Task item | Reproduce every entry below exactly, minus the pictures.

Dataset records |
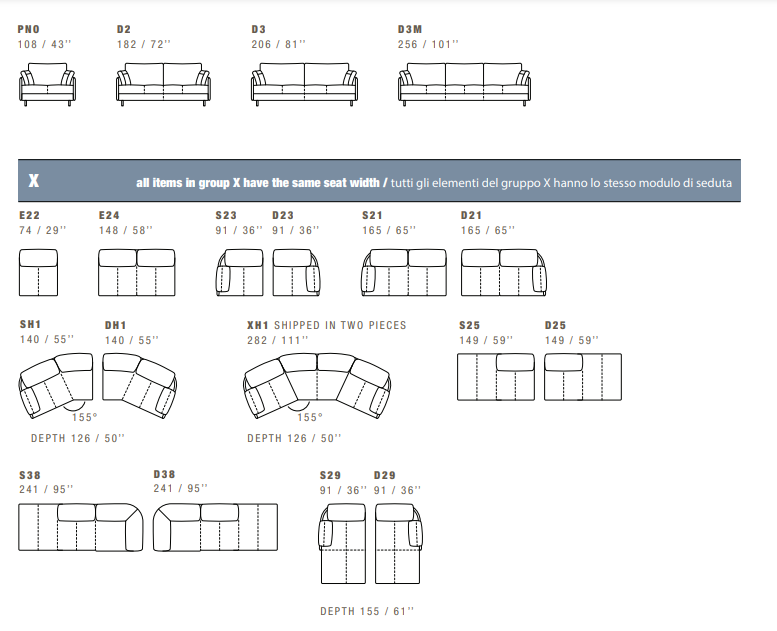 PNO
108 / 43''

D2
182 / 72''

D3
206 / 81''

D3M
256 / 101''

X all items in group X have the same seat width / tutti gli elementi del gruppo X hanno lo stesso modulo di seduta

E22
74 / 29''

E24
148 / 58''

S23
91 / 36''

D23
91 / 36''

S21
165 / 65''

D21
165 / 65''

SH1
140 / 55''

DH1
140 / 55''

155°

DEPTH 126 / 50''

XH1 SHIPPED IN TWO PIECES
282 / 111''

155°

DEPTH 126 / 50''

S25
149 / 59''

D25
149 / 59''

S38
241 / 95''

D38
241 / 95''

S29
91 / 36''

D29
91 / 36''

DEPTH 155 / 61''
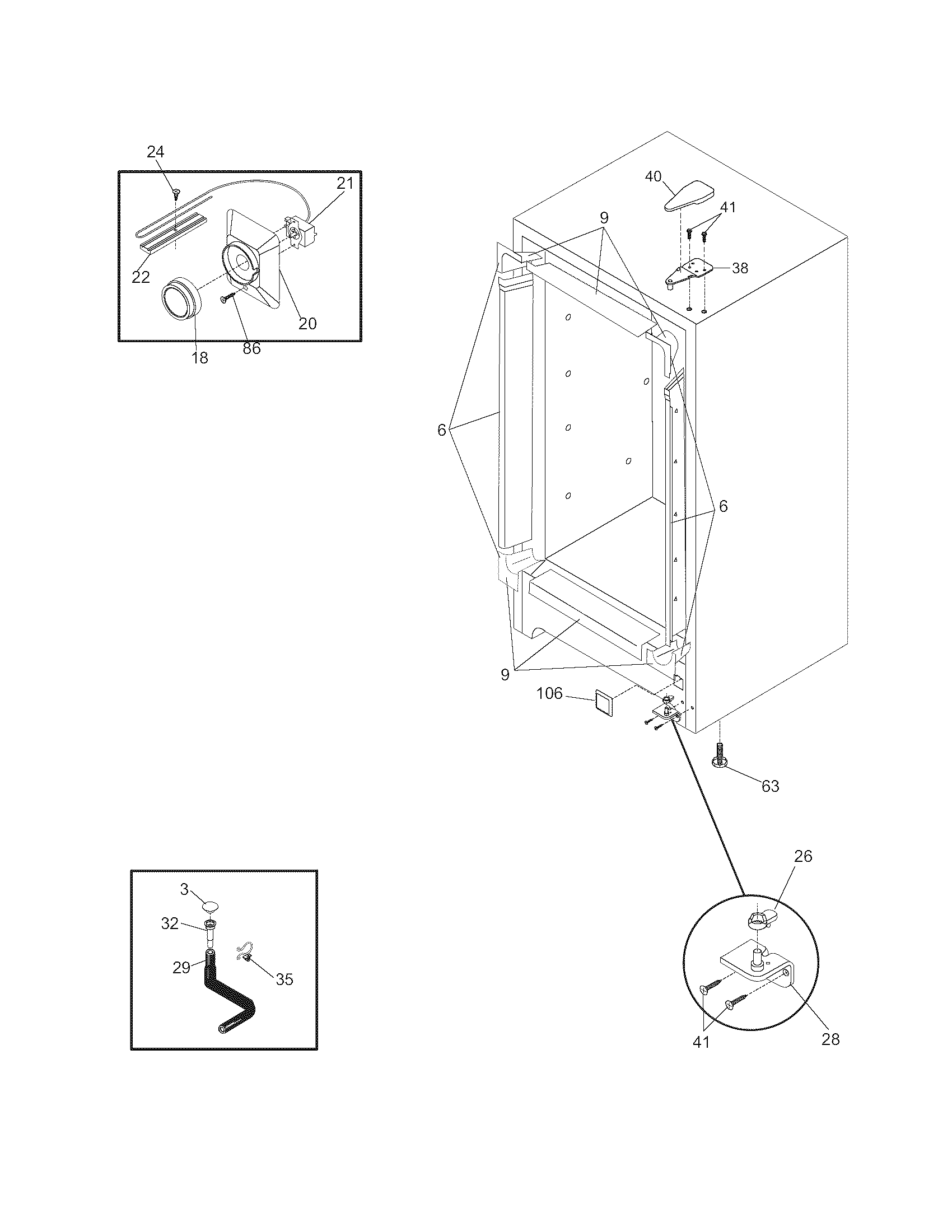 24
21
22
20
18
86
40
41
9
38
6
6
9
106
63
3
32
29
35
26
41
28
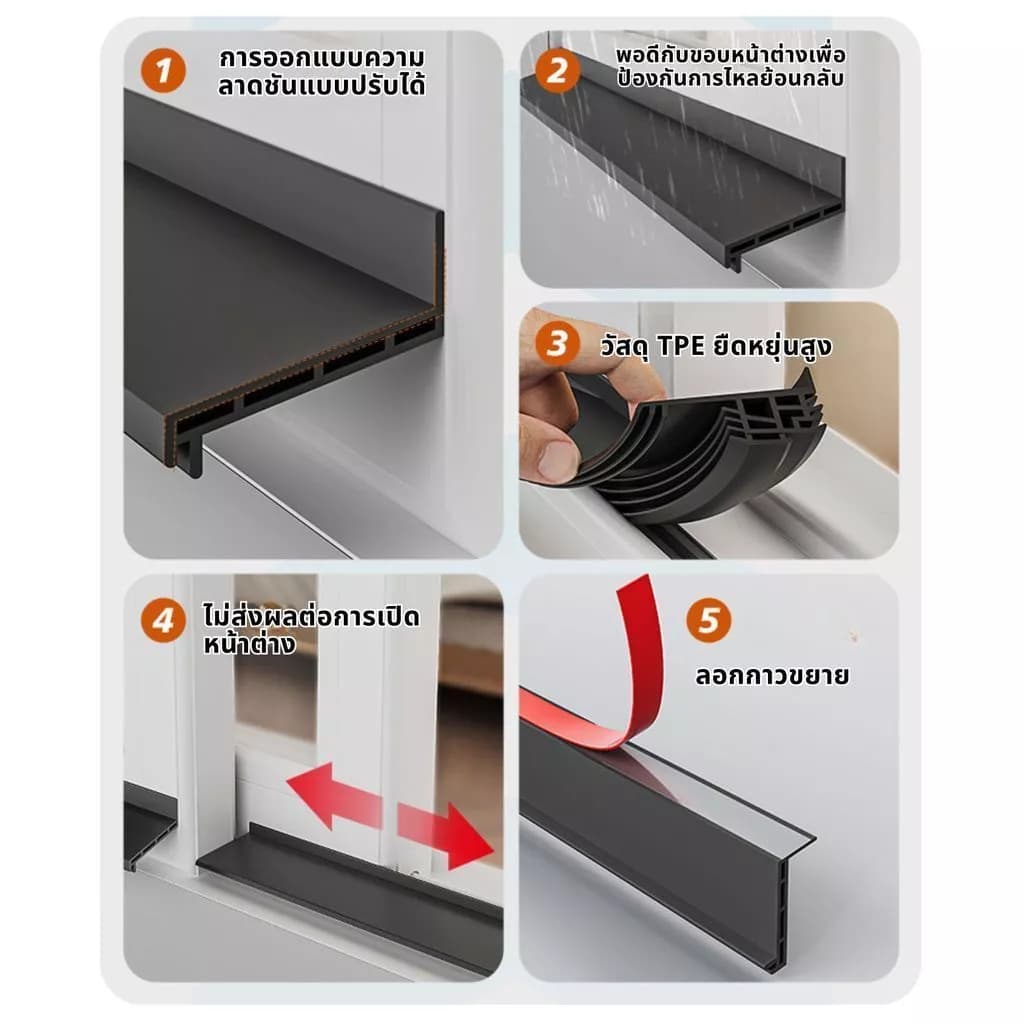 1
การออกแบบความลาดชันแบบปรับได้

2
พอดีกับขอบหน้าต่างเพื่อป้องกันการไหลย้อนกลับ

3
วัสดุ TPE ยืดหยุ่นสูง

4
ไม่ส่งผลต่อการเปิดหน้าต่าง

5
ลอกกาวขยาย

Answer to this task |
 PNO
108 / 43''

D2
182 / 72''

D3
206 / 81''

D3M
256 / 101''

X all items in group X have the same seat width / tutti gli elementi del gruppo X hanno lo stesso modulo di seduta

E22
74 / 29''

E24
148 / 58''

S23
91 / 36''

D23
91 / 36''

S21
165 / 65''

D21
165 / 65''

SH1
140 / 55''

DH1
140 / 55''

155°

DEPTH 126 / 50''

XH1 SHIPPED IN TWO PIECES
282 / 111''

155°

DEPTH 126 / 50''

S25
149 / 59''

D25
149 / 59''

S38
241 / 95''

D38
241 / 95''

S29
91 / 36''

D29
91 / 36''

DEPTH 155 / 61''
 24
21
22
20
18
86
40
41
9
38
6
6
9
106
63
3
32
29
35
26
41
28
 1
การออกแบบความลาดชันแบบปรับได้

2
พอดีกับขอบหน้าต่างเพื่อป้องกันการไหลย้อนกลับ

3
วัสดุ TPE ยืดหยุ่นสูง

4
ไม่ส่งผลต่อการเปิดหน้าต่าง

5
ลอกกาวขยาย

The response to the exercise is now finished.